Dive Brief:
- Confidence in future economic growth rose during Q2 among North American CFOs, accountants and other finance executives, buoyed by renewed stability in the banking system and excitement over the profit-boosting potential from artificial intelligence, according to a survey of executives.
- The mood of the region’s finance executives showed “resilience” despite the Federal Reserve’s most aggressive monetary tightening in 40 years, according to Susie Duong, research director at the Institute of Management Accountants.
- Stronger-than-expected U.S. growth during Q2 “suggests that an imminent recession for the U.S. does not seem likely this year, although Asia and Europe could increasingly become a drag if growth decelerates significantly there,” Duong said in a statement. The IMA conducts the quarterly survey with the Association of Chartered Certified Accountants.
Dive Insight:
The economic outlook among finance executives in Western Europe and Asia-Pacific grew cloudy during Q2 as China’s post-lockdown recovery fell short of expectations and the European Central Bank and Bank of England raised interest rates despite little or no economic growth in their jurisdictions, the IMA and ACCA said.
“Things aren’t looking that great in Asia-Pacific and Western Europe,” ACCA Chief Economist Jonathan Ashworth said.
Economic malaise in the euro area, U.K. and China constrains efforts by U.S. exporters to leverage the weakening dollar, which during the past year has fallen 3.6% against a basket of six currencies that includes the euro, British pound and Japanese Yen.
The euro area in 2023 will likely grow just 1.2% on a Q4-to-Q4 basis, the International Monetary Fund said last month.
“China’s recovery could slow, in part as a result of unresolved real estate problems, with negative cross-border spillovers,” the IMF said in an update of its World Economic Outlook.
Officials in Beijing, Frankfurt and London may need to adjust policy to account for weak growth, Ashworth said.
“Chinese policymakers may need to increase policy stimulus, while the ECB and BoE might want to tread carefully with monetary tightening,” he said in a statement. “In contrast, the U.S. economy is looking pretty resilient, suggesting the Fed may be able to carry off the much-talked-about soft landing,” or a reduction of inflation that does not cause recession.
U.S. economic growth accelerated last quarter even as the Fed raised interest rates at the fastest pace in four decades. Gross domestic product increased 2.4% compared with 2% during the first quarter, with stronger business fixed investment fueling much of the expansion.

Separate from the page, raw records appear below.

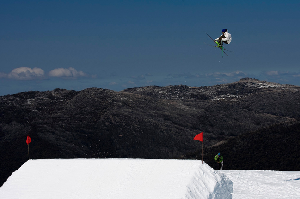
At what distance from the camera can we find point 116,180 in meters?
18.4

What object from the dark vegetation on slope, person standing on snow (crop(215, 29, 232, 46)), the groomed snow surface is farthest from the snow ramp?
the dark vegetation on slope

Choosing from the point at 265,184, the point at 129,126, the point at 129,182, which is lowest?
the point at 265,184

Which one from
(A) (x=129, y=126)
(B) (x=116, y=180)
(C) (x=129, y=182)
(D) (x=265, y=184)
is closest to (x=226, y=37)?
(D) (x=265, y=184)

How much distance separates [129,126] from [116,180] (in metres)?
34.8

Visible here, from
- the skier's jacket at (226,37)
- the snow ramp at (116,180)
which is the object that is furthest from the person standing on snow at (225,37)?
the snow ramp at (116,180)

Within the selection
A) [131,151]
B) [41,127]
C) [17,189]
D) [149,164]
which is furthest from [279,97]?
[17,189]

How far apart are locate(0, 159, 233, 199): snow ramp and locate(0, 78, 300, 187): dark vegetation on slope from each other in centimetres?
1333

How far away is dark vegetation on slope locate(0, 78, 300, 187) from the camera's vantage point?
129 feet

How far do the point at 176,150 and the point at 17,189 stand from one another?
29410 mm

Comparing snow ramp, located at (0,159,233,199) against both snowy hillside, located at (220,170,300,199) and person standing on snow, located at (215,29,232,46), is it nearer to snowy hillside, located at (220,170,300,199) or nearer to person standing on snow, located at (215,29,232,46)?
snowy hillside, located at (220,170,300,199)

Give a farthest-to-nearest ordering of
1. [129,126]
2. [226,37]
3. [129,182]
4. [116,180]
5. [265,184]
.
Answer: [129,126] < [265,184] < [226,37] < [116,180] < [129,182]

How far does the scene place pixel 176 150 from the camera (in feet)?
148

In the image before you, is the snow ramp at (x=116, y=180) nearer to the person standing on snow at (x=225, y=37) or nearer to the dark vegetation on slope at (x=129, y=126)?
the person standing on snow at (x=225, y=37)

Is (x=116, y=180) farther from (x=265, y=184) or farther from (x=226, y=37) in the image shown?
(x=226, y=37)
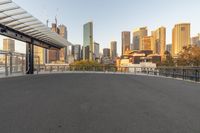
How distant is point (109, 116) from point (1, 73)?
18514 millimetres

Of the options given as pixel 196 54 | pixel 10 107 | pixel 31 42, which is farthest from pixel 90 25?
pixel 10 107

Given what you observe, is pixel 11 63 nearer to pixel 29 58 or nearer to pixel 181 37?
pixel 29 58

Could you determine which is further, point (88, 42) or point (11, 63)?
point (88, 42)

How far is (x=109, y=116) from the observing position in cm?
458

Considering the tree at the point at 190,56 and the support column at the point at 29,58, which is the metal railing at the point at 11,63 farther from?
the tree at the point at 190,56

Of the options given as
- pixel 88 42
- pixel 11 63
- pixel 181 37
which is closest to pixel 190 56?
pixel 11 63

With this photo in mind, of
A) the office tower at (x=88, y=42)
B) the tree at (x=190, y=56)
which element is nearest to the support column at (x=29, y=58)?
the tree at (x=190, y=56)

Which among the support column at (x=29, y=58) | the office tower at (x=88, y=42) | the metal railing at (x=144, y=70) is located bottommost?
the metal railing at (x=144, y=70)

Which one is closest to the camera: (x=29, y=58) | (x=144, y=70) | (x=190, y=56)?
(x=29, y=58)

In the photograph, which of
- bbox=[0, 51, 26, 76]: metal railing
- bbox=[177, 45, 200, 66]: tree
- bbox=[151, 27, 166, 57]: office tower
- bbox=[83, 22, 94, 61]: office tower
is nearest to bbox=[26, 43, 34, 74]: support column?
bbox=[0, 51, 26, 76]: metal railing

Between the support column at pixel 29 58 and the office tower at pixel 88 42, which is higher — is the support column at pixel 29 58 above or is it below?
below

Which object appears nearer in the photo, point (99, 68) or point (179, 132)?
point (179, 132)

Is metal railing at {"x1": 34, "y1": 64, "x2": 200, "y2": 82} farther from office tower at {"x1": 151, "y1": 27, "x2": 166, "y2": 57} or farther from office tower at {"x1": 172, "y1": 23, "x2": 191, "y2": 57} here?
office tower at {"x1": 151, "y1": 27, "x2": 166, "y2": 57}

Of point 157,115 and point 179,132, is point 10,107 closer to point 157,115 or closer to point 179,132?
point 157,115
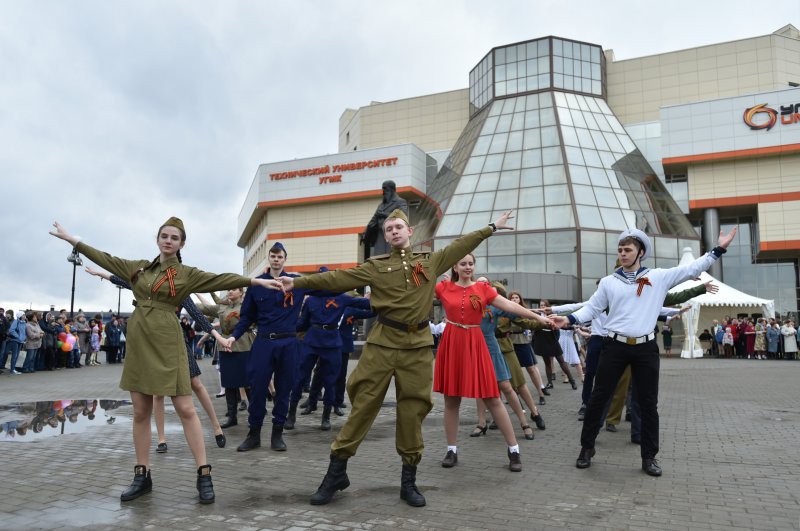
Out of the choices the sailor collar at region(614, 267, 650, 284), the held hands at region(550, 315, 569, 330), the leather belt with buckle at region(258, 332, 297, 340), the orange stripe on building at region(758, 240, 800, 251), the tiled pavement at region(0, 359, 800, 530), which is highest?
the orange stripe on building at region(758, 240, 800, 251)

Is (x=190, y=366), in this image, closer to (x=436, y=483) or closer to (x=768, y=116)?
(x=436, y=483)

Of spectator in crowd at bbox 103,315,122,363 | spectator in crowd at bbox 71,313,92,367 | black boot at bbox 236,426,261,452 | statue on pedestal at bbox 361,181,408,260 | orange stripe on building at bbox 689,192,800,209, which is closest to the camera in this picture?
black boot at bbox 236,426,261,452

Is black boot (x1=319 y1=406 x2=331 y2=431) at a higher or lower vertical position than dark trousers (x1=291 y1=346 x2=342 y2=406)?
lower

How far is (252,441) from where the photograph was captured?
20.0 feet

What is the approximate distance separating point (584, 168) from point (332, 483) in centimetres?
3298

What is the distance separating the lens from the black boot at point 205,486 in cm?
414

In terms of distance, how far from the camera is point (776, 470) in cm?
517

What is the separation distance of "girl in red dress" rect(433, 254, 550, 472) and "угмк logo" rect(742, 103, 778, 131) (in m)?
39.9

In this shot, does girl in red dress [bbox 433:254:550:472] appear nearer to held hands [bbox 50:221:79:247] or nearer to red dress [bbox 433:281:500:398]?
red dress [bbox 433:281:500:398]

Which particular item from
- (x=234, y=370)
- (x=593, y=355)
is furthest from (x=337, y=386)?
(x=593, y=355)

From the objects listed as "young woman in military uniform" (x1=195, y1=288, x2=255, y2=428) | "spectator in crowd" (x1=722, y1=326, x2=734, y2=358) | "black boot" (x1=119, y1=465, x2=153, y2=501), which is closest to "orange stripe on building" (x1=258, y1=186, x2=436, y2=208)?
"spectator in crowd" (x1=722, y1=326, x2=734, y2=358)

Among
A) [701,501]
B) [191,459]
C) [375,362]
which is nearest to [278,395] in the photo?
[191,459]

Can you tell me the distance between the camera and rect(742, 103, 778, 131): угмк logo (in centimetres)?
3747

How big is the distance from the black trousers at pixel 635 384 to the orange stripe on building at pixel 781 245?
1492 inches
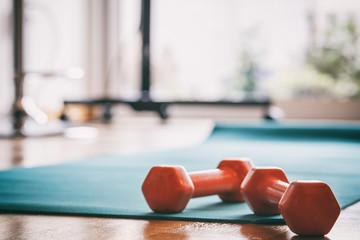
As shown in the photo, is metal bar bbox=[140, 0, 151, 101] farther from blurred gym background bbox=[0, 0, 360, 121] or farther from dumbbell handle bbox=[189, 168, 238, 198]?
dumbbell handle bbox=[189, 168, 238, 198]

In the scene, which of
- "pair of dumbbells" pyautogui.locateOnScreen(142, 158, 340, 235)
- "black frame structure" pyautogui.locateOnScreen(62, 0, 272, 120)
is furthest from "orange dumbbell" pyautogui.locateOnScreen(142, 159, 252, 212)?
"black frame structure" pyautogui.locateOnScreen(62, 0, 272, 120)

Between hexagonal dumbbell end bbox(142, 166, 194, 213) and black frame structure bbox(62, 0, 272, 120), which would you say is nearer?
hexagonal dumbbell end bbox(142, 166, 194, 213)

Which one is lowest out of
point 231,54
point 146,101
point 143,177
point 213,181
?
point 146,101

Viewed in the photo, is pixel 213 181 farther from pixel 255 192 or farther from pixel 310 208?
pixel 310 208

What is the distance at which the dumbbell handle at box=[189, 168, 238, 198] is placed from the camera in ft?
3.83

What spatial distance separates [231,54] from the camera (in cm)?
641

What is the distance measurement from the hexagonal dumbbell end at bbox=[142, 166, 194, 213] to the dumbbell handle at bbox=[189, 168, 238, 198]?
6 centimetres

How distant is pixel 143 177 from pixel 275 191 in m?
0.70

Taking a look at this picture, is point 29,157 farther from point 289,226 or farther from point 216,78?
point 216,78

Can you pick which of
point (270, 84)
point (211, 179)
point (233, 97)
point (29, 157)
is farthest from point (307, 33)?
point (211, 179)

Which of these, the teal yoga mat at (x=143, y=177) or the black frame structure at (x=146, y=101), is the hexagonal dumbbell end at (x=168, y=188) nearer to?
the teal yoga mat at (x=143, y=177)

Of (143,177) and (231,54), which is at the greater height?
(231,54)

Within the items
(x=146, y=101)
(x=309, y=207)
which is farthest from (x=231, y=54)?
(x=309, y=207)

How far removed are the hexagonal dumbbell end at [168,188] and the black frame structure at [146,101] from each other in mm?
3720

Fed economists, after forecasting in March and June that the economy will tip into a mild recession, now only expect “a noticeable slowdown in growth starting later this year,” Fed Chair Jerome Powell said last week. Many private-sector economists have also hedged forecasts of recession this year.
An exception: Fitch Ratings on Tuesday affirmed its recession prediction while downgrading U.S. debt to AA+ from AAA, its highest rating.
“Tighter credit conditions, weakening business investment and a slowdown in consumption will push the U.S. economy into a mild recession” during the coming two quarters, Fitch said.
So far, strength in the labor market and other indicators suggest that the U.S. has avoided a downturn despite monetary policy tightening, the IMA and ACCA said.
Rising confidence among North American financial executives “not only reflected a sense of relief that the U.S. regional banking crisis had been contained, but also the excitement about artificial intelligence which, in turn, prompted a major rally in U.S.” technology stocks, the IMA and ACCA said.
The optimism, and faster economic growth, may fade as Fed tightening takes hold, the organizations said. Several months usually pass before an aggressive series of rate hikes slows growth and triggers recession.
“Given the lags involved, we would normally expect the Fed’s policy shift to create growing headwinds for economic activity later this year,” the IMA and ACCA said.